Department of Geomatics Engineering, University of Calgary, 2500 University Dr NW, Calgary, AB T2N 1N4, Canada.
School of Land Science and Technology, China University of Geosciences (Beijing), 29 Xueyuan Road, Beijing 100083, China.
Sensors (Basel). 2019 Jan 15;19(2):324. doi: 10.3390/s19020324.
Although wireless fingerprinting has been well researched and widely used for indoor localization, its performance is difficult to quantify. Therefore, when wireless fingerprinting solutions are used as location updates in multi-sensor integration, it is challenging to set their weight accurately. To alleviate this issue, this paper focuses on predicting wireless fingerprinting location uncertainty by given received signal strength (RSS) measurements through the use of machine learning (ML). Two ML methods are used, including an artificial neural network (ANN)-based approach and a Gaussian distribution (GD)-based method. The predicted location uncertainty is evaluated and further used to set the measurement noises in the dead-reckoning/wireless fingerprinting integrated localization extended Kalman filter (EKF). Indoor walking test results indicated the possibility of predicting the wireless fingerprinting uncertainty through ANN the effectiveness of setting measurement noises adaptively in the integrated localization EKF.

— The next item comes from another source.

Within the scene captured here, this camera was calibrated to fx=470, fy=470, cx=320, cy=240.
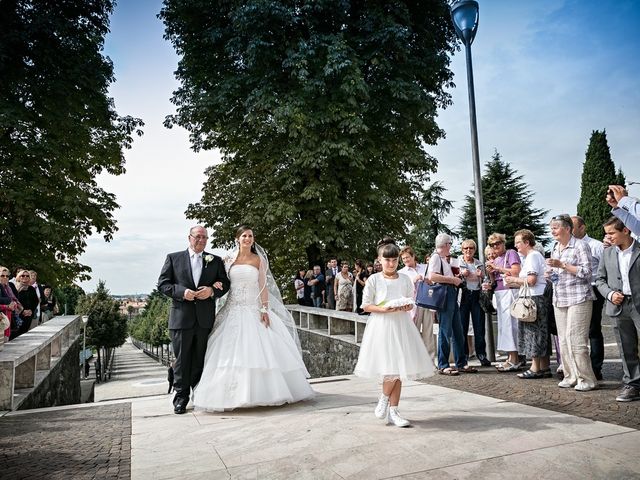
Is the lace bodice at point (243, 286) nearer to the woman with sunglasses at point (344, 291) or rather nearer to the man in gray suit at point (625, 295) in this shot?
the man in gray suit at point (625, 295)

尽管无线指纹技术已经得到了广泛的研究和应用,但它的性能很难进行量化。因此,当无线指纹技术被用作多传感器融合中的位置更新时,准确设置其权重是具有挑战性的。为了解决这个问题,本文专注于通过机器学习(ML)使用给定的接收信号强度(RSS)测量值来预测无线指纹位置不确定性。使用了两种 ML 方法,包括基于人工神经网络(ANN)的方法和基于高斯分布(GD)的方法。评估了预测的位置不确定性,并进一步将其用于设置在航位推算/无线指纹集成定位扩展卡尔曼滤波器(EKF)中的测量噪声。室内步行测试结果表明,通过 ANN 预测无线指纹不确定性的可能性,以及在集成定位 EKF 中自适应设置测量噪声的有效性。